When I was still working in an office, my favorite shoes were a pair of short black cowboy boots with a 2-inch heel and a pointy toe. Wore them all the time, despite the niggling knee pain I experienced while doing so. It didn’t occur to me until much later that those shoes were partly to blame.

I was an avid hiker and had just switched from heavy, rigid-soled leather boots to much lighter boots that felt more like tennis shoes, yet still supported me well enough to carry a pack up the steepest trails without pain. I was heading in the right direction, even though I hadn’t yet heard of minimal shoes.

It wasn’t until I began my certification program to become a Restorative Exercise Specialist that I learned it isn’t natural for feet to hurt all the time. That foot pain isn’t a natural result of genetic heritage or aging. The truth is our feet are shaped (for better or worse) by the shoes we wear and the amount of time we spend in them. 

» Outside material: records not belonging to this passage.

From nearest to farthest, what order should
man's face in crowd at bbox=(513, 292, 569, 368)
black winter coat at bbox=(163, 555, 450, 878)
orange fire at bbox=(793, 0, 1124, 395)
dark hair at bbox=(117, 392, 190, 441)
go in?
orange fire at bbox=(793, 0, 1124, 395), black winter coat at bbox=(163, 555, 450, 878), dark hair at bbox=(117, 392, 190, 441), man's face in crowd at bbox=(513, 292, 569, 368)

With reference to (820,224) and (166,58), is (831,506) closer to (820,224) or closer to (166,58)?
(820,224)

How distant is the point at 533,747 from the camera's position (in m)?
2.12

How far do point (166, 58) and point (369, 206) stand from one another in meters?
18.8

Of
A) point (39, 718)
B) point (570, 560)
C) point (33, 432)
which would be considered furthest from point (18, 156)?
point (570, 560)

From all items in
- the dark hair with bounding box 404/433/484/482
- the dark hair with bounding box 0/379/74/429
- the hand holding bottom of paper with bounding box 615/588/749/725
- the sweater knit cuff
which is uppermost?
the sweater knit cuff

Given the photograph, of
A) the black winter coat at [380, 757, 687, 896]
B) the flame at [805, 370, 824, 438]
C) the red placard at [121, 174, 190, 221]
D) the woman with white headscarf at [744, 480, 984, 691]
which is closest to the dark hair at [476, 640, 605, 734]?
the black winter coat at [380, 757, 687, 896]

Feet Are Your Foundation for Whole Body Health

With 26 bones and 33 joints in each foot, your feet have the potential to move in much more complex ways than you actually use them. This is especially true when your feet are in shoes. That’s why going barefoot in the safety of your own home is the simplest way to begin liberating your feet.

Start by taking your shoes off while reading a book or watching a movie. Wiggle your toes, point and flex a few times every hour.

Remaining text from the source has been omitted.